:: Work instructions ::
Rewrite the part of the records that opens with the line containing "How far from the camera is" and runs through the end of the records, replacing "teal ocean" with "blue ocean" and leaving everything else unchanged. Return only that part.

— START OF Task data —

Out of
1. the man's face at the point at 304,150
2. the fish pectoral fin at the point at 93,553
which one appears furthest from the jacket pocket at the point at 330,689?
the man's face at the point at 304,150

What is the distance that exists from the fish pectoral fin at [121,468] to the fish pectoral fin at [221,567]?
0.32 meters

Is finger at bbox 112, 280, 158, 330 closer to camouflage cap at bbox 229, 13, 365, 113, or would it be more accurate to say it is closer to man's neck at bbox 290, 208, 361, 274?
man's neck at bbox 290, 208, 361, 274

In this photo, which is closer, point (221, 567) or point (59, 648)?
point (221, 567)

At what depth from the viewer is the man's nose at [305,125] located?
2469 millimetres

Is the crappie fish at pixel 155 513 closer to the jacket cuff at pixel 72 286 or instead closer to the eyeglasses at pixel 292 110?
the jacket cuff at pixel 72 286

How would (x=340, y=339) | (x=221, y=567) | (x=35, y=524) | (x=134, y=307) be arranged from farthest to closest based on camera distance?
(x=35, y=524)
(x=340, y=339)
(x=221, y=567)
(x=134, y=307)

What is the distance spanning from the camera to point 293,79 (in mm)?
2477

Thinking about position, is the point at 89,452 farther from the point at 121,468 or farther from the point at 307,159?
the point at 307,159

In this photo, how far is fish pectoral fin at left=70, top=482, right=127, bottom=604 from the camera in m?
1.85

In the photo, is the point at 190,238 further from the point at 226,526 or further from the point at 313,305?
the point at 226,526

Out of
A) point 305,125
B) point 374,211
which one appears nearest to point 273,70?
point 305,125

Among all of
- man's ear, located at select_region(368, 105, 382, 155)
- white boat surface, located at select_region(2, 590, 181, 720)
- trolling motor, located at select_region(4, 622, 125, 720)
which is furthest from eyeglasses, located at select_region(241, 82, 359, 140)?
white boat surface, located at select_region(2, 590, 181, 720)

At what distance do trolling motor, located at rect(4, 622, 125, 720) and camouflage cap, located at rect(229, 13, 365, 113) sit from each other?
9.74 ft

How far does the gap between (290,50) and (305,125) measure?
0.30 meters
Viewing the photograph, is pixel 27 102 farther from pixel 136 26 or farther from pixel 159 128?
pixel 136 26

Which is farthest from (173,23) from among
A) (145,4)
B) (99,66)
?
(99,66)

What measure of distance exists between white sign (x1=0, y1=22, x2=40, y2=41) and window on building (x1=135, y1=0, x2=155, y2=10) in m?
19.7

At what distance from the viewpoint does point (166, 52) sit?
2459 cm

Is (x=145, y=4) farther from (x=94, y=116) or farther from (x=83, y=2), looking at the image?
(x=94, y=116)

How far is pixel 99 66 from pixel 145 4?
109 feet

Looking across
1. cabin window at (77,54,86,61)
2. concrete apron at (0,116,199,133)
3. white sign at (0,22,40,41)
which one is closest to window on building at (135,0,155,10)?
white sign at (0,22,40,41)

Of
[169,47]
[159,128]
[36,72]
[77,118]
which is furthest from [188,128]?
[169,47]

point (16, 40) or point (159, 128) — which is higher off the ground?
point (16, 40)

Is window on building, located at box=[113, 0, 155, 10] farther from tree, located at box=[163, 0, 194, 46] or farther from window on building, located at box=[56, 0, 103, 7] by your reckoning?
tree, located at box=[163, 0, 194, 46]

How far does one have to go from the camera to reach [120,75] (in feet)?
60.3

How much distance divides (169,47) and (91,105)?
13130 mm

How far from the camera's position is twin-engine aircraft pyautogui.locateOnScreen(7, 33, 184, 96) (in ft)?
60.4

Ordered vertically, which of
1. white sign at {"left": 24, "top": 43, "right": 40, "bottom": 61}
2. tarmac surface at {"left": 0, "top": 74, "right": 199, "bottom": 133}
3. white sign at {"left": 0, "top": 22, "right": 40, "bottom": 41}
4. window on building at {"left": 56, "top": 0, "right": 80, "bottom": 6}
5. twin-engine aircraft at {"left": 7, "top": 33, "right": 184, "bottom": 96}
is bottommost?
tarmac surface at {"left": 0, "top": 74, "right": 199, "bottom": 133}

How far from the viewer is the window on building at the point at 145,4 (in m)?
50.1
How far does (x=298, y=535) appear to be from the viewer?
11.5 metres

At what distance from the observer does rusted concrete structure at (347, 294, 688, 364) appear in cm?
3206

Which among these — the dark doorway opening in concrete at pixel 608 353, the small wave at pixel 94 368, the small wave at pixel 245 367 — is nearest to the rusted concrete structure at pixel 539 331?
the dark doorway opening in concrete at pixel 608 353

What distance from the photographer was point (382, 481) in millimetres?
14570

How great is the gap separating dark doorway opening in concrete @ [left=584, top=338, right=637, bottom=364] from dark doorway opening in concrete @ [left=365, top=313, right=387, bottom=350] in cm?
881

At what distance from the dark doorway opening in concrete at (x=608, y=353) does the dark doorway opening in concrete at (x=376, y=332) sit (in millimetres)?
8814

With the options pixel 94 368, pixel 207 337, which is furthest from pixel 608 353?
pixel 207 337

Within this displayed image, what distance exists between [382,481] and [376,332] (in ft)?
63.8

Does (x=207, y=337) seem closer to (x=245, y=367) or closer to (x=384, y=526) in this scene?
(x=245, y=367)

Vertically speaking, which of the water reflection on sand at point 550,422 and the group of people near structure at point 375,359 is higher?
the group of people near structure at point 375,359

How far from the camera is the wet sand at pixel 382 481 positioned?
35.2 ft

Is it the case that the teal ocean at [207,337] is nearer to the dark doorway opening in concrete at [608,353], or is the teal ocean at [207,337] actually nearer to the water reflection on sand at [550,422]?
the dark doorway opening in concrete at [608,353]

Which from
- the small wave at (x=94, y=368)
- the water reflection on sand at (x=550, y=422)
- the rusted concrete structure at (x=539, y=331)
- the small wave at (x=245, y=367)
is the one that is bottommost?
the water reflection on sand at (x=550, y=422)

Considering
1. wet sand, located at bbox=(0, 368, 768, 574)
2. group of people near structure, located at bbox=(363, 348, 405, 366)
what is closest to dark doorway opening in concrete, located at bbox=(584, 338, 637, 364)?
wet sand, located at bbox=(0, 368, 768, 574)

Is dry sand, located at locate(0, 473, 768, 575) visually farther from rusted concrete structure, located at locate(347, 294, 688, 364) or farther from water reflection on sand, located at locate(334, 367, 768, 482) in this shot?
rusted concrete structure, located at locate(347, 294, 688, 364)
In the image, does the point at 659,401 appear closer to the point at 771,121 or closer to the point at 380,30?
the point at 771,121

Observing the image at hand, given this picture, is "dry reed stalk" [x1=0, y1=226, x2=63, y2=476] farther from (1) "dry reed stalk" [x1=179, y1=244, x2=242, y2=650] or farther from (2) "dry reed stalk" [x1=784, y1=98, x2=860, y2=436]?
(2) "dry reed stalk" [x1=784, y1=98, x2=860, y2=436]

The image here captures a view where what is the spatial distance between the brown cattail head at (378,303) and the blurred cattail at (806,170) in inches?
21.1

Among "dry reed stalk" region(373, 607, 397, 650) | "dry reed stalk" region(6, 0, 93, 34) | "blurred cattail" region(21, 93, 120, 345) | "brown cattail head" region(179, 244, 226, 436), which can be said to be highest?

— END OF Task data —

:: Output ::
How far from the camera is the wet sand at pixel 382 481 positioned?
35.2 ft

Is it the case that the blue ocean at [207,337] is nearer to the dark doorway opening in concrete at [608,353], or is the blue ocean at [207,337] actually nearer to the water reflection on sand at [550,422]?
the dark doorway opening in concrete at [608,353]

Which from
- the small wave at (x=94, y=368)
- the water reflection on sand at (x=550, y=422)
- the rusted concrete structure at (x=539, y=331)
- the small wave at (x=245, y=367)
is the one that is bottommost?
the water reflection on sand at (x=550, y=422)

Considering
1. wet sand, located at bbox=(0, 368, 768, 574)
2. group of people near structure, located at bbox=(363, 348, 405, 366)
what is closest to dark doorway opening in concrete, located at bbox=(584, 338, 637, 364)?
wet sand, located at bbox=(0, 368, 768, 574)

Is dry sand, located at locate(0, 473, 768, 575) visually farther from rusted concrete structure, located at locate(347, 294, 688, 364) or farther from water reflection on sand, located at locate(334, 367, 768, 482) in this shot?
rusted concrete structure, located at locate(347, 294, 688, 364)
In the image, does the point at 659,401 appear closer to the point at 771,121 or closer to the point at 380,30?
the point at 771,121

Observing the image at hand, given this picture, is "dry reed stalk" [x1=0, y1=226, x2=63, y2=476] farther from (1) "dry reed stalk" [x1=179, y1=244, x2=242, y2=650] or farther from (2) "dry reed stalk" [x1=784, y1=98, x2=860, y2=436]?
(2) "dry reed stalk" [x1=784, y1=98, x2=860, y2=436]

The image here captures a view where what is the spatial distance between the brown cattail head at (378,303) and the blurred cattail at (806,170) in inches?
21.1

Among "dry reed stalk" region(373, 607, 397, 650) | "dry reed stalk" region(6, 0, 93, 34) | "blurred cattail" region(21, 93, 120, 345) | "brown cattail head" region(179, 244, 226, 436), which can be said to be highest?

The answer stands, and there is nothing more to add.